A central bank intervention occurs when a central bank buys (or sells) its currency in the foreign exchange market in order to raise (or lower) its value against another currency.
FOREIGN EXCHANGE INTERVENTIONS BY CENTRAL BANKS: MAIN TALKING POINTS
Central banks often deem it necessary to intervene in the foreign exchange market to protect the value of their national currency. Central banks can achieve this by buying or selling foreign exchange reserves or simply by mentioning that a particular coin is under or over-valued, allowing participants of the forex market to do the rest. This article looks at the different types of central bank interventions and essential facts to keep in mind before trading.
WHAT IS FOREIGN EXCHANGE INTERVENTION?
Foreign exchange intervention is the process whereby a central bank buys or sells foreign currency to stabilize the exchange rate or correct misalignments in the forex market. This is often accompanied by a subsequent adjustment, by the central bank, to the money supply to offset any undesirable knock-on effects in the local economy.
The mechanism mentioned above is referred to as “sterilized intervention” and will be discussed later on, along with the other currency intervention methods.
HOW FOREX TRADERS CAN TRADE A CENTRAL BANK INTERVENTION
Traders must remember that when central banks intervene in the forex market, moves can be highly volatile. Therefore, it is essential to set an appropriate risk to reward ratio and use prudent risk management.

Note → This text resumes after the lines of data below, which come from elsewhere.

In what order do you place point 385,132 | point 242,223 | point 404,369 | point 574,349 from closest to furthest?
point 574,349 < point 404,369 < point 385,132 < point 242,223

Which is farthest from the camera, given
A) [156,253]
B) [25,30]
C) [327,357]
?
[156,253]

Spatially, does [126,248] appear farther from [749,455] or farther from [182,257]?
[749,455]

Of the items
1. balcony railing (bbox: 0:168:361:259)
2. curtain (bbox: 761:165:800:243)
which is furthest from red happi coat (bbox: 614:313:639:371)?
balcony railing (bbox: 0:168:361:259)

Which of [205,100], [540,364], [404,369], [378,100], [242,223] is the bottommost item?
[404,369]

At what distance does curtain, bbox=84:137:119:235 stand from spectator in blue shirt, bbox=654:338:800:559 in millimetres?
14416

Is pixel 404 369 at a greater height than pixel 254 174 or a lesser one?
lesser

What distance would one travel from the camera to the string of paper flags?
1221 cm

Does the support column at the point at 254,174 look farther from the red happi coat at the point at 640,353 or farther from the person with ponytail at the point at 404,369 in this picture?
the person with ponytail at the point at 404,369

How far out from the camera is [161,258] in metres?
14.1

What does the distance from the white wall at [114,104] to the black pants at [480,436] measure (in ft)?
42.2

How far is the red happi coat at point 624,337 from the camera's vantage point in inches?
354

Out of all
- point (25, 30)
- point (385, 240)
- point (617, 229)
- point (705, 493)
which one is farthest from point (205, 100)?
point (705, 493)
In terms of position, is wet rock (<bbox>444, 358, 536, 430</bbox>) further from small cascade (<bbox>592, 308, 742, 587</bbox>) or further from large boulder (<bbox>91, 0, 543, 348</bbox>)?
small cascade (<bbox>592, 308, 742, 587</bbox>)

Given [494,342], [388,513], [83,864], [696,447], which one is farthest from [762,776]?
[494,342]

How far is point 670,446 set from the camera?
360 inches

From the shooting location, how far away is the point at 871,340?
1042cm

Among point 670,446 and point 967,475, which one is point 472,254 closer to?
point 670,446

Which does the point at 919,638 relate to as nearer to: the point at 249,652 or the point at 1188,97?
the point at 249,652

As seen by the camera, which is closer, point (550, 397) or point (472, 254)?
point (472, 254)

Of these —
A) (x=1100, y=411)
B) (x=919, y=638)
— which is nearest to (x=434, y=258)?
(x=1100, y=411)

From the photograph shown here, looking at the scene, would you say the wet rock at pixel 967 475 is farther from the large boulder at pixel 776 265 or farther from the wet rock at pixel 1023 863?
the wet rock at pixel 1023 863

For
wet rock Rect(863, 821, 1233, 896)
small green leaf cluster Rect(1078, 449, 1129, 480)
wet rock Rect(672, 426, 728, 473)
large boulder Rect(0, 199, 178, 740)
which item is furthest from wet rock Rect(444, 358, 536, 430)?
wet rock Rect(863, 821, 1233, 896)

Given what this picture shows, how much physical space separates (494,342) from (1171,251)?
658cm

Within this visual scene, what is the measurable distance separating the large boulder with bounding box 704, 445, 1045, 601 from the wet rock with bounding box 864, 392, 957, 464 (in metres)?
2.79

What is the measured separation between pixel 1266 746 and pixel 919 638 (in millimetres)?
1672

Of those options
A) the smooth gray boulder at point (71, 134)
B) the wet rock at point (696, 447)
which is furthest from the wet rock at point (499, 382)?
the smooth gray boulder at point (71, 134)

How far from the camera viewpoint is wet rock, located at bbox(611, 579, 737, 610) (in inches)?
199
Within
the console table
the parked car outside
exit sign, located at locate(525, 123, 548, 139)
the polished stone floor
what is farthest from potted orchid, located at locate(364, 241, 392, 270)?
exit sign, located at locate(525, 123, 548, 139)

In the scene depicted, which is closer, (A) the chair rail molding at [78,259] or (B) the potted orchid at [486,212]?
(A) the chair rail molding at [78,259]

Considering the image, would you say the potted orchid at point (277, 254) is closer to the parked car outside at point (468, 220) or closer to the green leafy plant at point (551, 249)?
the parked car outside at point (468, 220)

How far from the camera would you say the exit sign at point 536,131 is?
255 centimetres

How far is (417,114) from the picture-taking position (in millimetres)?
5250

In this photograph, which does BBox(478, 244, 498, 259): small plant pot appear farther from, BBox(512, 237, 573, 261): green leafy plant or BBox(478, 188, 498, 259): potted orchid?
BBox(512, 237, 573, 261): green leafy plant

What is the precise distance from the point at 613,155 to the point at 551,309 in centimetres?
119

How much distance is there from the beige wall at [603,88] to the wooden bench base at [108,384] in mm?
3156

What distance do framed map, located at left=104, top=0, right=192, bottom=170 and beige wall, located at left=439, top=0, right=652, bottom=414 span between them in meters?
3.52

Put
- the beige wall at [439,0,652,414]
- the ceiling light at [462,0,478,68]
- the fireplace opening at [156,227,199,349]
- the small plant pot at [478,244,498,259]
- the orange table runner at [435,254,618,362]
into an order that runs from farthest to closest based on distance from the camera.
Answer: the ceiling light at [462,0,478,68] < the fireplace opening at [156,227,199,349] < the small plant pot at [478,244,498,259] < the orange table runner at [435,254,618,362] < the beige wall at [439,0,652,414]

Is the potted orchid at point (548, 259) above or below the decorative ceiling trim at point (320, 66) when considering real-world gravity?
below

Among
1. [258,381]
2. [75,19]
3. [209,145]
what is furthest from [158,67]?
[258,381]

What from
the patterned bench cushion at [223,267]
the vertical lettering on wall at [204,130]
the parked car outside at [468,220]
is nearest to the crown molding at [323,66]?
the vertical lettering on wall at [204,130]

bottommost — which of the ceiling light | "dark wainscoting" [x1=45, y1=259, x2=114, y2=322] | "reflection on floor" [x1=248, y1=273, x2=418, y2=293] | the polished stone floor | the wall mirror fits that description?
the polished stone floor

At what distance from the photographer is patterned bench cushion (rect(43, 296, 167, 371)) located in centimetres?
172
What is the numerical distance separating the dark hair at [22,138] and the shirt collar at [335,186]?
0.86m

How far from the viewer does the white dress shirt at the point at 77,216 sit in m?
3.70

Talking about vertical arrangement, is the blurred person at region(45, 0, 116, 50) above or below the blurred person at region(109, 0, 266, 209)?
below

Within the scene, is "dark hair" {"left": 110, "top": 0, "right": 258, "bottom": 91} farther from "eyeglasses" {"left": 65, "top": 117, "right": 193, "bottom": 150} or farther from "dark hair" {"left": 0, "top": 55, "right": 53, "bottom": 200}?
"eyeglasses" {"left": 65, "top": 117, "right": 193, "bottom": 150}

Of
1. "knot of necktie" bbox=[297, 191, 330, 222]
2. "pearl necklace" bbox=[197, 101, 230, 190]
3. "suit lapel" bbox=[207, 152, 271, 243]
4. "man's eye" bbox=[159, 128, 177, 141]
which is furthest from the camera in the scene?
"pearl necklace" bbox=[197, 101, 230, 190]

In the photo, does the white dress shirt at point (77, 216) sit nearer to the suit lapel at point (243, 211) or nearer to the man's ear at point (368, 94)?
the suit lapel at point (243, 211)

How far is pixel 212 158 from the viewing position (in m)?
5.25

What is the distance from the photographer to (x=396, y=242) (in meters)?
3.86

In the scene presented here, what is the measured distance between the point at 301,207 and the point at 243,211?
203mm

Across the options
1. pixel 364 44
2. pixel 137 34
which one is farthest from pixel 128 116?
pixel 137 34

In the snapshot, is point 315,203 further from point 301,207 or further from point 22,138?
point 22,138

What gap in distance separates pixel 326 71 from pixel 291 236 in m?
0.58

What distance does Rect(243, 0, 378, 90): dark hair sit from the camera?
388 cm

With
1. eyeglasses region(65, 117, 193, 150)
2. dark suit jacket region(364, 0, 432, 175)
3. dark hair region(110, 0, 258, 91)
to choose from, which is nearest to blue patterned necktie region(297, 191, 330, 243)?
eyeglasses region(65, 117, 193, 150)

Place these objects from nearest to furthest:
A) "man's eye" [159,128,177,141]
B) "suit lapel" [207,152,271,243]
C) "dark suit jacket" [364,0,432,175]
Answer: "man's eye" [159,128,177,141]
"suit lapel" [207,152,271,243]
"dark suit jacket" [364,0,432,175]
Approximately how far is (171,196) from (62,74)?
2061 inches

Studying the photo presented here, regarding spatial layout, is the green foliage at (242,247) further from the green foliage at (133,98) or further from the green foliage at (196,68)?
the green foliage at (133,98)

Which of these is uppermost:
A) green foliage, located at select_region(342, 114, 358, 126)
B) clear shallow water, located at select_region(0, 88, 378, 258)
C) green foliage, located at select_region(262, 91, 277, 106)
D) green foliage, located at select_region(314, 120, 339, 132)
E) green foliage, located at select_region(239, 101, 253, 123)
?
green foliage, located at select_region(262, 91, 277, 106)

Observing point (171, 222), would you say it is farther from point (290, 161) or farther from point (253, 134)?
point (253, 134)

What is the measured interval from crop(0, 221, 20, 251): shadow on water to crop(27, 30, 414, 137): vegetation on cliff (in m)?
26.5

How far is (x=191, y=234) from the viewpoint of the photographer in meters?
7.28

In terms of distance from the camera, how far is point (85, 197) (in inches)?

Central banks intervene in the forex market when the current trend is opposite to where the central bank desires the exchange rate to be. Therefore, trading around primary bank intervention is a lot like trading reversals.
Additionally, the forex market tends to anticipate central bank intervention. It is not uncommon to see movements against the long-term trend in the moments leading up to significant bank intervention since there is no guarantee that traders can look for the new trend to emerge before placing a trade.